_Work request_.
Retype the stretch of the raster time-series lesson below from "The layers of" through "ndvi_yrly <- Sys.glob('data/r_ndvi_*.tif')", copying it character for character.

_Extract provided_.

-------

Raster Time-Series

Wildfire in Alaska

Lesson 3 with Ian Carroll


Lesson Objectives

Specific Achievements

Logistics

Load packages, define global variables, and take care of remaining logistics at the very top.

library(sf)
library(raster)
library(ggplot2)

out <- 'outputs_raster_ts'
dir.create(out, showWarnings = FALSE)

Top of Section


Raster upon Raster

The raster library uniformly handles two-dimensional data as a RasterLayer object, created with the raster() function. There are several cases where raster data has a third dimension.

Any RasterLayer objects that have the same extent and resolution (i.e. cover the same space with the same number of rows and columns) can be combined into one of two container types:

Raster Stacks

The layers of a “stack” can refer to data from separate files, or even a mix of data on disk and data in memory.

ndvi_yrly <- Sys.glob('data/r_ndvi_*.tif')
> ndvi_yrly
[1] "data/r_ndvi_2001_2009_filling6__STA_year2_Amplitude0.tif"

-------

_Data block_.

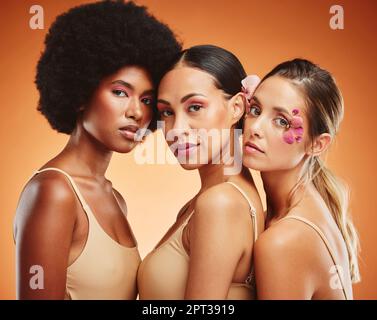 Women, flowers and beauty in makeup, diversity and models on orange studio background. Cosmetic, skincare and happy, young and elegant female friends Stock Photo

-------

_Exercise answer_.
The layers of a “stack” can refer to data from separate files, or even a mix of data on disk and data in memory.

ndvi_yrly <- Sys.glob('data/r_ndvi_*.tif')